[DATA SECTION — start]

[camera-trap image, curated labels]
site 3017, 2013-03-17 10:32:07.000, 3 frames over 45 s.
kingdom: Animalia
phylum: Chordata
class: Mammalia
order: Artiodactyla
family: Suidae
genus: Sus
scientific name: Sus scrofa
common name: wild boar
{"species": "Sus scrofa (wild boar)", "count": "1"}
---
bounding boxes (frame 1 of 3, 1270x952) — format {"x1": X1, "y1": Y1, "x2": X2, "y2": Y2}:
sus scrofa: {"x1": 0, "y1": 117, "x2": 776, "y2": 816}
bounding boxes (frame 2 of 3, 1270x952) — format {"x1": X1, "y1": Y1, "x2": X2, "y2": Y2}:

[DATA SECTION — finish]

== DIRECTIONS ==
The full set of records is to be written out once more, word for word.

== EXPECTED ANSWER ==
[camera-trap image, curated labels]
site 3017, 2013-03-17 10:32:07.000, 3 frames over 45 s.
kingdom: Animalia
phylum: Chordata
class: Mammalia
order: Artiodactyla
family: Suidae
genus: Sus
scientific name: Sus scrofa
common name: wild boar
{"species": "Sus scrofa (wild boar)", "count": "1"}
---
bounding boxes (frame 1 of 3, 1270x952) — format {"x1": X1, "y1": Y1, "x2": X2, "y2": Y2}:
sus scrofa: {"x1": 0, "y1": 117, "x2": 776, "y2": 816}
bounding boxes (frame 2 of 3, 1270x952) — format {"x1": X1, "y1": Y1, "x2": X2, "y2": Y2}:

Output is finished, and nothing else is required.